◆ **What you will do**:
(1) From the burrito recipe, copy the passage from "1 lg. can chicken" up to and including "and rinsed (optional)" word for word.
(2) Answer these questions from the burrito recipe:
(a) How much salsa goes into the filling?
(b) At what oven temperature are the burritos baked?
(c) How many kids are in the writer's family?
(3) For each statement, say whether it agrees with the burrito recipe, quoting the words that decide it:
(a) The beans must be included.
(b) Cheese goes on each tortilla before the chicken mixture.
(c) Each tortilla is rolled from top to bottom.

◆ **Supplied text**:

1 lg. can chicken breast or
1 lb. boneless, skinless chicken breast, cooked and shredded
1 cup salsa (your favorite kind)
1/2 tsp. garlic powder
1/2 tsp. chili powder
1/2 tsp. cumin
1 can black, pinto, or red beans, drained and rinsed (optional)
1 cup shredded, low-fat cheddar cheese
8-9 inch whole wheat tortillas
Optional toppings:
Lite Sour Cream
Shredded Lettuce
Diced tomatoes
Sliced avocado
Sliced olives
Salsa
Combine chicken, salsa, garlic powder, chili powder, cumin, and beans (if used) in a large skillet. Bring to a simmer. Let simmer until most of the liquid from the salsa has cooked out. Sprinkle some of the cheese down the center of each tortilla. Spread the chicken mixture on top of the cheese. Roll each tortilla up burrito style (fold the sides in first, then roll from bottom to top). If desired, brush each burrito with a little EVOO (extra virgin olive oil) and bake in a 375 degree oven until golden brown. Serve hot with desired toppings.
My family LOVES these burritos! They're super fast (especially if you use canned chicken) and super easy (even my husband can make them) and super healthy. The added beans really make the filling stretch to feed a large family like mine (5 growing kids) and add an extra boost of protein and good fiber. Hope you all love them as much as we do!

◆ **Information shown**:
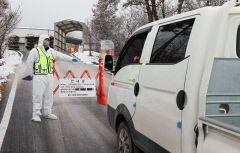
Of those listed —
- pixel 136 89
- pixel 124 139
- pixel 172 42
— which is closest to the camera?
pixel 172 42

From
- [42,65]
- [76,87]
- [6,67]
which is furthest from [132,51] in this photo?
[6,67]

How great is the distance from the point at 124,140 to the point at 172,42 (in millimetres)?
1718

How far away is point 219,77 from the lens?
2.33 meters

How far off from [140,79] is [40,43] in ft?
13.7

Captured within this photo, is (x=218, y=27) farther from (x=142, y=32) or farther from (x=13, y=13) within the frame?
(x=13, y=13)

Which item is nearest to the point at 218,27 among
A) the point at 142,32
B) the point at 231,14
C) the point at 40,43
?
the point at 231,14

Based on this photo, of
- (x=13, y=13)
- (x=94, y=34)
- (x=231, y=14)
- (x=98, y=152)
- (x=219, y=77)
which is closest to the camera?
(x=219, y=77)

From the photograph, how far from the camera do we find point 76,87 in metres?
9.03

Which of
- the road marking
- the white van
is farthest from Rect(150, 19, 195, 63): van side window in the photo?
the road marking

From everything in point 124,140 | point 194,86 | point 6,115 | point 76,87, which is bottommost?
point 6,115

◆ **Activity answers**:
(1)
1 lg. can chicken breast or
1 lb. boneless, skinless chicken breast, cooked and shredded
1 cup salsa (your favorite kind)
1/2 tsp. garlic powder
1/2 tsp. chili powder
1/2 tsp. cumin
1 can black, pinto, or red beans, drained and rinsed (optional)

(2)
(a) 1 cup
(b) 375 degrees
(c) 5

(3)
(a) No: "drained and rinsed (optional)"
(b) Yes: "Sprinkle some of the cheese down the center of each tortilla. Spread the chicken mixture on top of the cheese."
(c) No: "fold the sides in first, then roll from bottom to top"